Were Nationalistic Beliefs Ultimately Responsible for the Outbreak of the First World War

Topics: World War II, World War I, United States, Adolf Hitler, Nazi Germany, League of Nations / Pages: 5 (1107 words) / Published: Mar 5th, 2011
Were nationalistic beliefs ultimately responsible for the outbreak of the First World War? Can nationalism be held solely responsible for starting what is usually regarded as the most destructive war, at least in terms of human lives, the world had ever seen? The answer to this question is a solid no. Though nationalism played an important role in the outbreak of the war there are many other contributing factors which must be taken into account. Imperialism, militarism, the arms race and the balance of power in Europe were all important factors that lead to WW1. The conflict commenced when Austria-Hungary declared war on Serbia following the assassination of Archduke Franz Ferdinand in Sarajevo, the capital of Serbia. This act, however, was merely the spark which lit the flame of war. Though there are many cause of the war arguably the most significant of these was the widespread feeling of nationalism in Europe at the turn of the twentieth century.

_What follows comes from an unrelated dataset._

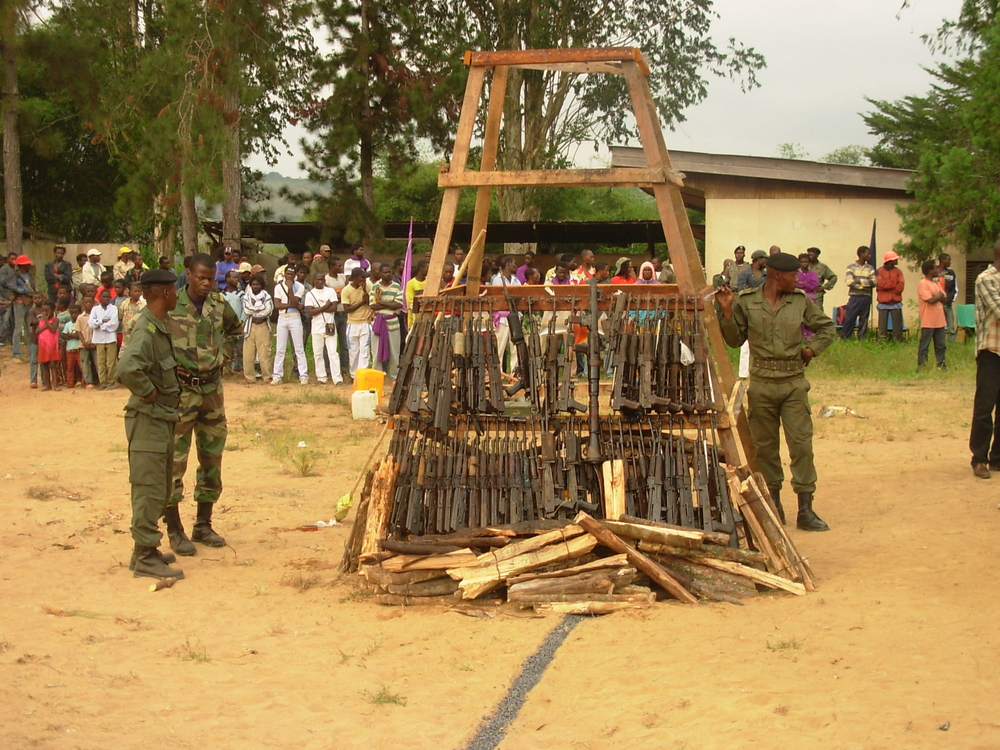 Guards stand next to illegal weapons before the bonfire, Kinkala, south of Brazzavile, at a ceremony to destroy weapons formerly used by his Ninja militias, Congo, 8 June 2007.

Though nationalistic beliefs cannot be held solely accountable for the war it still played a large part in causing WW1. Nationalism is a strong feeling of support for ones nation, best expressed in the concept of patriotism. Nationalists believed that "the needs of their nations were more important than the needs of other nations. Nationalists were so proud of their country that they wanted to be the richest and most important country - and recognized as such". Nationalism often created tension among the nations of Europe. For example, at the settlement of the Congress of Vienna in 1815, the principle of nationalism was ignored in favour of preserving the peace. Germany and Italy were left as divided states, but, subsequently, strong nationalist movements and revolutions led to the unification of Italy in 1861 and that of Germany in 1871. Similarly, as a result of the Franco-Prussian War of 1870-71, France was left seething over the loss of Alsace-Lorraine to Germany, and revenge became a major goal of the French.